Una ciudadanía cada día más indefensa
Es esencial que el Estado vele por la seguridad de la población, evitando que sean los propios particulares quienes se vean forzados a defenderse
Desde que el mundo es mundo, el hombre ha proveído a su defensa personal, la de su familia, su tribu, sus bienes. Todos reaccionamos instintivamente ante lo que percibimos como un intento de agresión que nos pone en riesgo.
El instinto de defensa es connatural al hombre y parte de sus derechos naturales. Así como tiene derecho a la vida, la suya y la de los suyos, es obvio que también tiene derecho a defender el primero y principal derecho humano. Este es el fundamento del derecho a la legítima defensa, incluido en todos los ordenamientos jurídicos desde el Código de Hammurabi hasta la fecha.
Ahora bien, las sociedades modernas delegaron la atención de la seguridad de la población en el Estado, haciéndole cargo del monopolio de la fuerza y, supuestamente, liberando a los ciudadanos del compromiso de proveer a su propia defensa.
El uso de las armas, en general, pasó a ser monopolizado por el Estado, salvo excepciones históricas, como la de la Constitución de los Estados Unidos, que contempla como derecho fundamental del ciudadano tener armas para su defensa. Desde la Constitución de Filadelfia hasta nuestros días, y a pesar de los gravísimos episodios protagonizados por individuos armados contra población inocente, la norma se mantiene inalterable.
Como en todos los órdenes, los espacios vacíos tienden a ser llenados u ocupados, y eso es lo que está ocurriendo en nuestro país en esta materia.
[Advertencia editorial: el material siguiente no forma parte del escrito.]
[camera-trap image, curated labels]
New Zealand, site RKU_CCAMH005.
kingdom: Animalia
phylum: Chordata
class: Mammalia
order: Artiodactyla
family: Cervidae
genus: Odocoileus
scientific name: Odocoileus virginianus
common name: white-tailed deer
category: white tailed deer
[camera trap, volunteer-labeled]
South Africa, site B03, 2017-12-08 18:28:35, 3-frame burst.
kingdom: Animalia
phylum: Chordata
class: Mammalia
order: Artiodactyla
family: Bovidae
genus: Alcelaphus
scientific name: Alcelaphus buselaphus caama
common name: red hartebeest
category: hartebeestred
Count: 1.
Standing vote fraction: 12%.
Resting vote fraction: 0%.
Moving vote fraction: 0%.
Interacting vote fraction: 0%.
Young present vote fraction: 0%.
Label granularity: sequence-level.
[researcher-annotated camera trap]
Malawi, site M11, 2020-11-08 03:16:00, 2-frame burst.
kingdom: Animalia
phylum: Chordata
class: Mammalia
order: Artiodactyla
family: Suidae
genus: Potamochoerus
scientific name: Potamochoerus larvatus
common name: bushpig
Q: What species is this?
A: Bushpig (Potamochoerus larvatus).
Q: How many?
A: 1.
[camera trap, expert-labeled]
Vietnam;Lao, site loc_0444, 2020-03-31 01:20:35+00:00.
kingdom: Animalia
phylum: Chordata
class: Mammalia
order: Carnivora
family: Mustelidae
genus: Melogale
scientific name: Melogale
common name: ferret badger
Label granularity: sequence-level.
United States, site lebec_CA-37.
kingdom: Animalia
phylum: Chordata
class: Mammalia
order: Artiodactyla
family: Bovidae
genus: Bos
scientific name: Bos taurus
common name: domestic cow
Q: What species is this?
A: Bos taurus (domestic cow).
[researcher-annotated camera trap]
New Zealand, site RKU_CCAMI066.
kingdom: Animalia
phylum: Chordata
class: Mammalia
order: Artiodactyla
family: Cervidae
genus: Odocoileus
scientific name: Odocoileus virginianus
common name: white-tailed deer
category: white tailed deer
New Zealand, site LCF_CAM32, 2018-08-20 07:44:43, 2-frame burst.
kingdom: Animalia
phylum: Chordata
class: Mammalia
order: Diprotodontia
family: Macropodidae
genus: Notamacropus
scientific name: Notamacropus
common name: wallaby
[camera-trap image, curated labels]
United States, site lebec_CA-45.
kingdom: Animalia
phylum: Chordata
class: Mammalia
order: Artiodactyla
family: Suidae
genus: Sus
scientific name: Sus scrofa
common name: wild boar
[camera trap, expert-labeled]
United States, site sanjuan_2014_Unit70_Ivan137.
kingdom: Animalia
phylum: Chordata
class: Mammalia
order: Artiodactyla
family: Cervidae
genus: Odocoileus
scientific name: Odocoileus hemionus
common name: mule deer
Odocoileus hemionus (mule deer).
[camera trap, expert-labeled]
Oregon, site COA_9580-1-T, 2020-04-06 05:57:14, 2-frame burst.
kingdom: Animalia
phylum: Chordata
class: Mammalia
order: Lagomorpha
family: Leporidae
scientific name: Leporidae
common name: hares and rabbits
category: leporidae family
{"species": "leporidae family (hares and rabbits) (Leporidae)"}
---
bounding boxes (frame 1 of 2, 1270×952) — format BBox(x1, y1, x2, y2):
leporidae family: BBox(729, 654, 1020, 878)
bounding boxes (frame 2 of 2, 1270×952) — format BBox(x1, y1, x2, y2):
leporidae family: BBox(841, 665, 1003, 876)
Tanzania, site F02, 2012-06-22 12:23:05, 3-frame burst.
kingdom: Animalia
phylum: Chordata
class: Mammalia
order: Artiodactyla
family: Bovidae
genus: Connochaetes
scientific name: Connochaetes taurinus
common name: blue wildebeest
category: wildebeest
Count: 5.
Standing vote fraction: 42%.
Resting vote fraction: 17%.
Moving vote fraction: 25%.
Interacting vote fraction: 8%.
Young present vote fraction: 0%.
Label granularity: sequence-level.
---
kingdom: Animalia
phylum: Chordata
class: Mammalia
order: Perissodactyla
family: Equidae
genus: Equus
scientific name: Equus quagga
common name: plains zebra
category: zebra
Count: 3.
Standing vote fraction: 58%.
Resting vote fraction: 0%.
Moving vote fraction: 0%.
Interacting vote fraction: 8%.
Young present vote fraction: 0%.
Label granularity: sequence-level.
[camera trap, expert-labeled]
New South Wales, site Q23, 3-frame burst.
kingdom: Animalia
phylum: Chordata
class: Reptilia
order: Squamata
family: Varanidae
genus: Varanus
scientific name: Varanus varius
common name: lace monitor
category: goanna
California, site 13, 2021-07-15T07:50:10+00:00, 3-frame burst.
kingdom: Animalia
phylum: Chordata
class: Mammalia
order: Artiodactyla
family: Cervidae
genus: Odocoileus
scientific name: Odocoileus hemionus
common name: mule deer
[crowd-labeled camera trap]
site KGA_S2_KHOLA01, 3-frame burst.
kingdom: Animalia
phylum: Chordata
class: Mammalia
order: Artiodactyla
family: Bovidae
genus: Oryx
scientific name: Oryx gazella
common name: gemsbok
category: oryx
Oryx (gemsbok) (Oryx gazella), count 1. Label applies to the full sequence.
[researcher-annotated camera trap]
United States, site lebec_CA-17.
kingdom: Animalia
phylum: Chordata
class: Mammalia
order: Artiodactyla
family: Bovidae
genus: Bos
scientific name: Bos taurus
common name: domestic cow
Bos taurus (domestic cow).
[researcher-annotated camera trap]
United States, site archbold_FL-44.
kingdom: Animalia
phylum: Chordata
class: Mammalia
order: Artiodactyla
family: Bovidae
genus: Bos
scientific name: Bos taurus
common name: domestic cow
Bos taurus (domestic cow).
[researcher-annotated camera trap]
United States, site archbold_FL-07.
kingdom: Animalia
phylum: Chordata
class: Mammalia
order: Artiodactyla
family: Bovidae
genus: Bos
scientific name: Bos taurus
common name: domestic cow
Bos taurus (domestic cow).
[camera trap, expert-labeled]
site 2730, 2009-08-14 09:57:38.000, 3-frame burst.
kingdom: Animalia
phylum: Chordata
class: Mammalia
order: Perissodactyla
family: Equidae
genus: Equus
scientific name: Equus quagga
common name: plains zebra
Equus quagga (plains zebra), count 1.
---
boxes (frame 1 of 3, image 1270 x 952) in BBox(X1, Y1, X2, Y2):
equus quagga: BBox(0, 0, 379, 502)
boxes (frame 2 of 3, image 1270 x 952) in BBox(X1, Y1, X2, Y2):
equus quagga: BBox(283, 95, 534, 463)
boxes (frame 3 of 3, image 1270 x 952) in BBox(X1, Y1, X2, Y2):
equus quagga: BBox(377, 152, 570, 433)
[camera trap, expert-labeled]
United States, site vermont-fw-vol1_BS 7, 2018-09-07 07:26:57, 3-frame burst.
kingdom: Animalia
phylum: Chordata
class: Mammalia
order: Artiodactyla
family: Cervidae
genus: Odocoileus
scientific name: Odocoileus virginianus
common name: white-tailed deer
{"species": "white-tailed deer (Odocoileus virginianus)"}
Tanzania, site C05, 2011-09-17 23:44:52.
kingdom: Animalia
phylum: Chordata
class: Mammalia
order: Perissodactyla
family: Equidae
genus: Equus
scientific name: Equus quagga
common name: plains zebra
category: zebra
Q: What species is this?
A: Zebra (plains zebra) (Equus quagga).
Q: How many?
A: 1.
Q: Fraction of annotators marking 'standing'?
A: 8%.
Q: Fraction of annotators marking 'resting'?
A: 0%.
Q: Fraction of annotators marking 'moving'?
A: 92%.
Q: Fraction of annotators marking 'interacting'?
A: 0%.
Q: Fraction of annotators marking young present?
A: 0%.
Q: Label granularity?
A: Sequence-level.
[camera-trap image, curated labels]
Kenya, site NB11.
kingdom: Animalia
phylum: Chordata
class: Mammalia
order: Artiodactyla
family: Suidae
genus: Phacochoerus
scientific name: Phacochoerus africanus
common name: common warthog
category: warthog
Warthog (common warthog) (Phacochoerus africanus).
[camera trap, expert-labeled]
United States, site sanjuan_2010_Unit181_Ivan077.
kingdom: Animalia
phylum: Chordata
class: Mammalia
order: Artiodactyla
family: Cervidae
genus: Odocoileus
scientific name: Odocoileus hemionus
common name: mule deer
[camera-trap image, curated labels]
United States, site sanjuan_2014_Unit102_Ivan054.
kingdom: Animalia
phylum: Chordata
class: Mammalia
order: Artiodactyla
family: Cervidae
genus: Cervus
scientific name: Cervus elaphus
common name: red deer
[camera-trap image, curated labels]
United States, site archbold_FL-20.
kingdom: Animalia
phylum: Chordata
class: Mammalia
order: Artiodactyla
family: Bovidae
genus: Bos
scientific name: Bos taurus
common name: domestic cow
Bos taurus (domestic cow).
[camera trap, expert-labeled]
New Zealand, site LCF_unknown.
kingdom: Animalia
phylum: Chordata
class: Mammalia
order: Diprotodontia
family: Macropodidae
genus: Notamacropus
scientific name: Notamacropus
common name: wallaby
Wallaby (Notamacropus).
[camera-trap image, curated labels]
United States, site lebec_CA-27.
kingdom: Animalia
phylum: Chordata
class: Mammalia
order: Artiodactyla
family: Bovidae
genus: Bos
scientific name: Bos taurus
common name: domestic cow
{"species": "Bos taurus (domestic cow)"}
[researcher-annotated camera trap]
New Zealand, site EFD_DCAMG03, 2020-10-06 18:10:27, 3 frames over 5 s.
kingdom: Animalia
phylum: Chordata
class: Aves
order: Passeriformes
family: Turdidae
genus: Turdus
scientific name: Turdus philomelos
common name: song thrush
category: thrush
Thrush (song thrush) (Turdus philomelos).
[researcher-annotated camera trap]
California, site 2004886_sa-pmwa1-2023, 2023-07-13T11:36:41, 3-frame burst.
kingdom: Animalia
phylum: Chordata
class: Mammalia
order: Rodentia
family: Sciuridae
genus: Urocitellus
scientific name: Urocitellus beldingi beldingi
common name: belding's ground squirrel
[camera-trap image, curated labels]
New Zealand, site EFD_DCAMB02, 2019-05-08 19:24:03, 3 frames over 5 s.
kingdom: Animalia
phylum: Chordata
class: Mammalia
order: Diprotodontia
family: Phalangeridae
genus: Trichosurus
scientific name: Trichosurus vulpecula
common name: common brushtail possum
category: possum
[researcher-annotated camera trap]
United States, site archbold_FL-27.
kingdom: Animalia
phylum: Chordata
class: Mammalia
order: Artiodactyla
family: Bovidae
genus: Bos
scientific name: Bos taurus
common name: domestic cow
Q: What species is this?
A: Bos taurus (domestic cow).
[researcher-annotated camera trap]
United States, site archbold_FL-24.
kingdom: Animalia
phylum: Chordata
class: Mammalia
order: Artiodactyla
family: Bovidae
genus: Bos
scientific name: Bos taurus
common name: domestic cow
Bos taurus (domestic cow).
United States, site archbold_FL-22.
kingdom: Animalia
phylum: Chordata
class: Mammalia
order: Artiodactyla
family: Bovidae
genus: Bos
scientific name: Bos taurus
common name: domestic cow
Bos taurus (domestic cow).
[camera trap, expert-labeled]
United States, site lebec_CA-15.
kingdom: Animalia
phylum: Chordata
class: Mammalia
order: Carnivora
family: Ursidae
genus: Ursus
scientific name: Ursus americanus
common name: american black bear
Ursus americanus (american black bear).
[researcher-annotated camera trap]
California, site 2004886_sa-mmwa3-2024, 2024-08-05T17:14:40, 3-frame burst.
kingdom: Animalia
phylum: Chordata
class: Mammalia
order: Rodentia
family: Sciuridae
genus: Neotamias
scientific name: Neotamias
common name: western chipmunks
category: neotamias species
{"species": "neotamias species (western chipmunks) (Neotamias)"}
Por momentos cada vez más extensos y frecuentes, la inseguridad crece ante la ausencia de las fuerzas del orden en las calles y en otros ámbitos. Las cámaras de seguridad pretenden vanamente reemplazar esa presencia. Solo son útiles para detectar autorías a posteriori o perseguir responsables y resultan claramente insuficientes para la prevención o disuasión del delito. Hace tiempo ya también que las rejas y los perros han dejado de ser protección suficiente.
La complicidad delictiva de muchos expolicías, la extensión de las llamadas "zonas liberadas", las conexiones con la droga, sumadas a la ferocidad desplegada por los delincuentes, muy vinculada al consumo de narcóticos, están a la orden del día. Los ciudadanos se defienden como pueden y, en algunos casos, han repelido la agresión con resultados luctuosos para los atacantes.
La polémica entre quienes defienden los derechos del agresor, llamados garantistas o abolicionistas, y quienes privilegian los de las víctimas vuelve, una vez más, a instalarse. Si el agredido rechaza un ataque y en ese acto hiere o mata al agresor, los roles se invierten y se convierte en víctima al delincuente abatido. Esto, al punto de que hay quienes incluso califican de asesino al ciudadano que se vio obligado a empuñar un arma para defenderse. Para la Real Academia, asesinar es matar a una persona con premeditación o con otra circunstancia agravante. Ciertamente muy diferente de defenderse frente a un agresor ilegítimo en ejercicio de un derecho que le es propio.
Un excelente termómetro del sentir ciudadano, impotente ante la inseguridad reinante, son dos fallos a los que se arribó tras juicios por el sistema de jurados no letrados. Los acusados, que sostenían haber obrado en legítima defensa, fueron considerados inocentes.
Es sabido que no son solo los ciudadanos los que se pueden encontrar ante estas difíciles situaciones, sino, con mayor frecuencia también, las fuerzas policiales. No implica esto una defensa del llamado "gatillo fácil". No pretende serlo. Se trata de llamar la atención de los distintos actores para propiciar un cambio de enfoque sobre el tema, privilegiando los derechos de las víctimas por sobre los de los delincuentes, además de insistir en la importancia de reforzar la seguridad en todos los ámbitos.
Si la inseguridad, tal como surge de las encuestas, es una de las principales demandas de los ciudadanos, es hora de que el Estado se haga cargo y cumpla debidamente con el mandato recibido, evitando que sean los propios particulares los que se vean obligados a defenderse.